Observar una vida con dificultades objetivas —como caminar sin ver— puede ser un ejercicio de empatía esclarecedor. Nos preguntamos: ¿qué parte de nuestra autoprotección procede del cuidado y cuál del miedo? ¿Cuántas veces evitamos experiencias que no son peligrosas, sino simplemente nuevas? ¿Qué oportunidades perdemos cuando nos sobreprotegemos? ¿Qué capacidades escondidas permanecen ocultas por no exponernos a lo que nos asusta?

Este ejercicio de empatía tiene un efecto transformador: nos devuelve el sentido de la proporción respecto a nuestros miedos.

Una mirada a la historia

Somos hijos de un pasado en el que cualquier desplazamiento era una aventura llena de peligros. Durante siglos la humanidad construyó empalizadas, murallas y castillos para protegerse de amenazas constantes. Bandas armadas, saqueadores, incendios, enfermedades y guerras formaban parte de la vida cotidiana. Caminar por un bosque, atravesar un valle o cruzar un poblado suponía riesgos reales, a veces mortales.

Esa experiencia dejó en nosotros una profunda huella. La amígdala, nuestro sistema de alarma interno, sigue reaccionando como si viviéramos en un territorio plagado de depredadores. Por eso el miedo se anticipa, imagina y exagera, esperando lo peor. De ahí nace la preocupación que puede dar pie a la ansiedad.
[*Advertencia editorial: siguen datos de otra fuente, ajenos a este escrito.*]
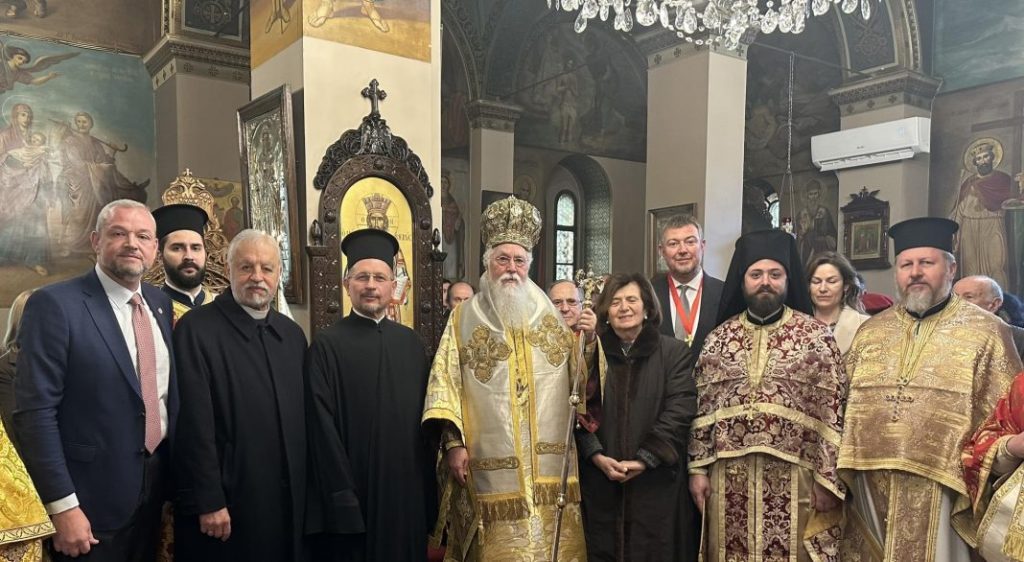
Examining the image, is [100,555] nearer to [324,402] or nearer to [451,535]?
[324,402]

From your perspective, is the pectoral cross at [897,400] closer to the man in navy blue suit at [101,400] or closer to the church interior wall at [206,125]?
the man in navy blue suit at [101,400]

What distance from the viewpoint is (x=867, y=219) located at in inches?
486

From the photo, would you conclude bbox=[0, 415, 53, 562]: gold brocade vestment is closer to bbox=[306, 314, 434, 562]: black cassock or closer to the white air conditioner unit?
bbox=[306, 314, 434, 562]: black cassock

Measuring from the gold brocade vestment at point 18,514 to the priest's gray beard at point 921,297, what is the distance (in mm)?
3573

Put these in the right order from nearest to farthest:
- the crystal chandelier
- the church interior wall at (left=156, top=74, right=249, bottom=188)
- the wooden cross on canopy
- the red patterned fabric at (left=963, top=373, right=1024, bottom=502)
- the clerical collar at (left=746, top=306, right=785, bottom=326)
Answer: the red patterned fabric at (left=963, top=373, right=1024, bottom=502) < the clerical collar at (left=746, top=306, right=785, bottom=326) < the wooden cross on canopy < the crystal chandelier < the church interior wall at (left=156, top=74, right=249, bottom=188)

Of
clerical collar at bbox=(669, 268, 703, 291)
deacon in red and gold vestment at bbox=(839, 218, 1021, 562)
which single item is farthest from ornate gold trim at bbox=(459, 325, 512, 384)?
deacon in red and gold vestment at bbox=(839, 218, 1021, 562)

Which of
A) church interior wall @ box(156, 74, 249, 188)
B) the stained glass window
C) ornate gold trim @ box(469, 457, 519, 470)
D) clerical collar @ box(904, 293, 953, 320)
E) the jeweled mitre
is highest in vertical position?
→ church interior wall @ box(156, 74, 249, 188)

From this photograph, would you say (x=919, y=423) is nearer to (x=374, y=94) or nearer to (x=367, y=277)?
(x=367, y=277)

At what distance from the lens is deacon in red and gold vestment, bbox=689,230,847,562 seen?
11.7 feet

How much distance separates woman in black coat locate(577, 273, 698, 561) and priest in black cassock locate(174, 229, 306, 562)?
54.7 inches

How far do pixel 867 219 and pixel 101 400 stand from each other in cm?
1189

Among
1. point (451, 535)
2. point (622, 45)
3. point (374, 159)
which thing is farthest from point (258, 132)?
point (622, 45)

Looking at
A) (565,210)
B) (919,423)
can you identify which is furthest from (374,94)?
(565,210)

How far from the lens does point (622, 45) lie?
15164 millimetres
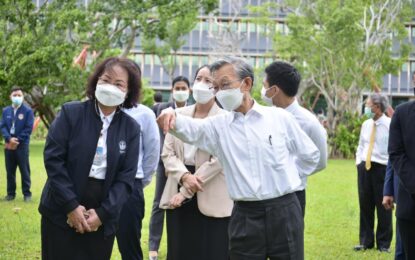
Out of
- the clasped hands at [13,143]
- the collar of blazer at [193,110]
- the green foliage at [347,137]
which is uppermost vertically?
the collar of blazer at [193,110]

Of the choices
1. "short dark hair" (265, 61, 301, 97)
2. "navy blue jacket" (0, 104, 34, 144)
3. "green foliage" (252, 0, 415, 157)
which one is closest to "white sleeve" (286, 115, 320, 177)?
"short dark hair" (265, 61, 301, 97)

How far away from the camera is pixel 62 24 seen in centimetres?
2480

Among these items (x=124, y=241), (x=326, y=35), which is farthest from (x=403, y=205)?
(x=326, y=35)

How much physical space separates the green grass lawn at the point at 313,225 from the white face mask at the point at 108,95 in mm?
3834

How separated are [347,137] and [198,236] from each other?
26.8 metres

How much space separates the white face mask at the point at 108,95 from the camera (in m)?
4.68

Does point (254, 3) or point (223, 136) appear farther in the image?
point (254, 3)

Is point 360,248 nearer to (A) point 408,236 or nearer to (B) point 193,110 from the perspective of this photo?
(A) point 408,236

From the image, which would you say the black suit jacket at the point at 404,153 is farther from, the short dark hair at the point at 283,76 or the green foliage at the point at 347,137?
the green foliage at the point at 347,137

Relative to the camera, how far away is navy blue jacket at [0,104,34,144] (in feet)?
43.0

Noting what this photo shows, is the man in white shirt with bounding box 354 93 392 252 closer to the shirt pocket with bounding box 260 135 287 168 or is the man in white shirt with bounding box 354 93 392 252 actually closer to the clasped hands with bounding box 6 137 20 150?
the shirt pocket with bounding box 260 135 287 168

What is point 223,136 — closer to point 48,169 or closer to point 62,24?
point 48,169

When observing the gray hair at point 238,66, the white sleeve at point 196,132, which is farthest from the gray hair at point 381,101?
the white sleeve at point 196,132

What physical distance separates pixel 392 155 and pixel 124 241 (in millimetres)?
2420
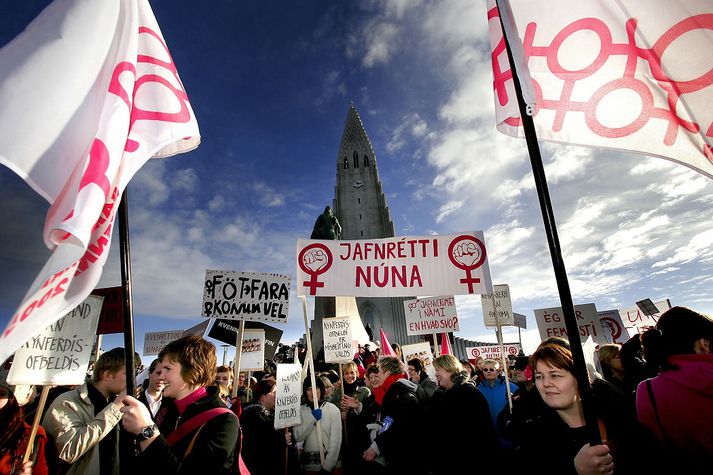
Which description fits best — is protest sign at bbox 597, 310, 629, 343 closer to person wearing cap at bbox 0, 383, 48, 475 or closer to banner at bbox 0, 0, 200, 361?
banner at bbox 0, 0, 200, 361

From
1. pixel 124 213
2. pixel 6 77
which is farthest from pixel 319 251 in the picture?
pixel 6 77

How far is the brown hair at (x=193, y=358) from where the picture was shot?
7.24 feet

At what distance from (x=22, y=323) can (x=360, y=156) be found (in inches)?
1893

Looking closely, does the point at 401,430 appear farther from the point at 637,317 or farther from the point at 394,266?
the point at 637,317

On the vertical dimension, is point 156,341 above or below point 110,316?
below

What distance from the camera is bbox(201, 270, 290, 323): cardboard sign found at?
5.96m

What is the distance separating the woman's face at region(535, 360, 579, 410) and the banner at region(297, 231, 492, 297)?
319cm

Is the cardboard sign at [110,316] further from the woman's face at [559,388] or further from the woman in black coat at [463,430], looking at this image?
the woman's face at [559,388]

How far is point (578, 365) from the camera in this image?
5.14 ft

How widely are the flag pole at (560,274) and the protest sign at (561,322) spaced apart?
28.5ft

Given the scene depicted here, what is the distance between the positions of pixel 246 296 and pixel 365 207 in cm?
3699

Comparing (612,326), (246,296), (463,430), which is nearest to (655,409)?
(463,430)

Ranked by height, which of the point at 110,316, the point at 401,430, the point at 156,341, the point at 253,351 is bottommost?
the point at 401,430

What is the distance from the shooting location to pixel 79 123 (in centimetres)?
200
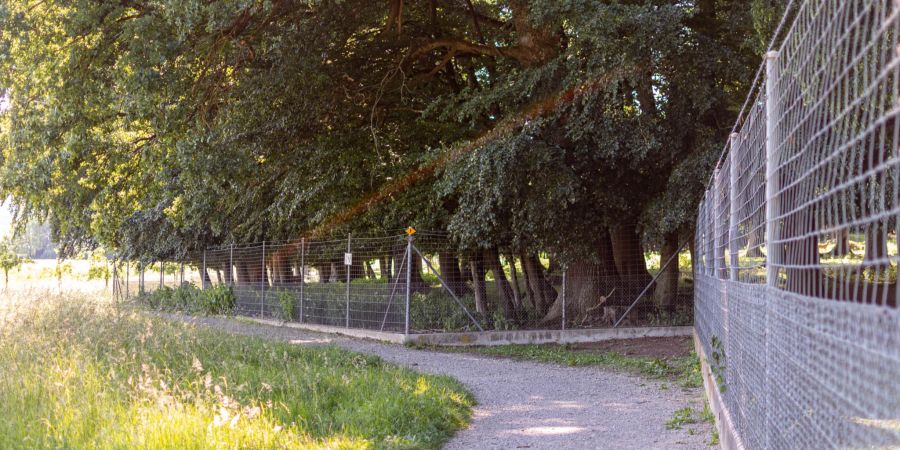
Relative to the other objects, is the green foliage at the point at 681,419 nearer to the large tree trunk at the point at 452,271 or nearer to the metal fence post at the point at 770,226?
the metal fence post at the point at 770,226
Es un mecanismo ancestral que nos permite sobrevivir, pero que es necesario ajustar para que no nos perjudique.

Hoy, la sensación de inseguridad existe —y a veces crece—, pero la realidad es que nunca la humanidad ha vivido con tanta seguridad. Concretamente en Europa el nivel es francamente alto, como corroboran los análisis y estadísticas. Sin embargo, el instinto sigue ahí. Reactivo. Impulsivo. A veces, engañoso. 

Vale la pena destacar algo que rara vez reconocemos y celebramos: que la violencia cotidiana se ha reducido extraordinariamente. Es mucho menos peligroso caminar por el Bronx actual que por cualquier ciudad del Lejano Oeste. Aún no hemos eliminado las guerras ni la violencia extrema —nuestra asignatura pendiente—, pero sí hemos reducido radicalmente la violencia física cotidiana, la que antes hacía de cada día una lucha por sobrevivir a múltiples actos de violencia real.

Reconocer e interiorizar este progreso nos ayuda a calibrar mejor nuestro miedo. La intensidad de la sensación de amenaza puede ser igual ahora que en la Edad Media, pero el riesgo real es muy distinto.

Buscando el equilibrio

El instinto de autoprotección es tan necesario como respirar. Pero como toda fuerza vital, puede malversarse. El ejemplo de la persona ciega nos recuerda esto con claridad: necesitamos cuidado, pero no encierro; necesitamos apoyos, pero no limitaciones impuestas; necesitamos seguridad, pero no que limite nuestra vida.

Este equilibrio consiste, en definitiva, en vivir con la vulnerabilidad inherente a estar vivos, sin renunciar al contacto con lo desconocido. Para ello la conciencia debe iluminar el instinto y reconocer de dónde nace el miedo, distinguir el cuidado auténtico de la evitación, proteger lo esencial sin quedar atrapados y aceptar la vulnerabilidad sin rendirnos a ella.

Porque al final, lo que nos hace humanos es nuestra capacidad de abrirnos, de confiar, de extender puentes hacia el otro a pesar del riesgo. Mantener esa apertura y confianza, desde la fuerza interior y no desde la ingenuidad, es una forma muy eficaz de autoprotección.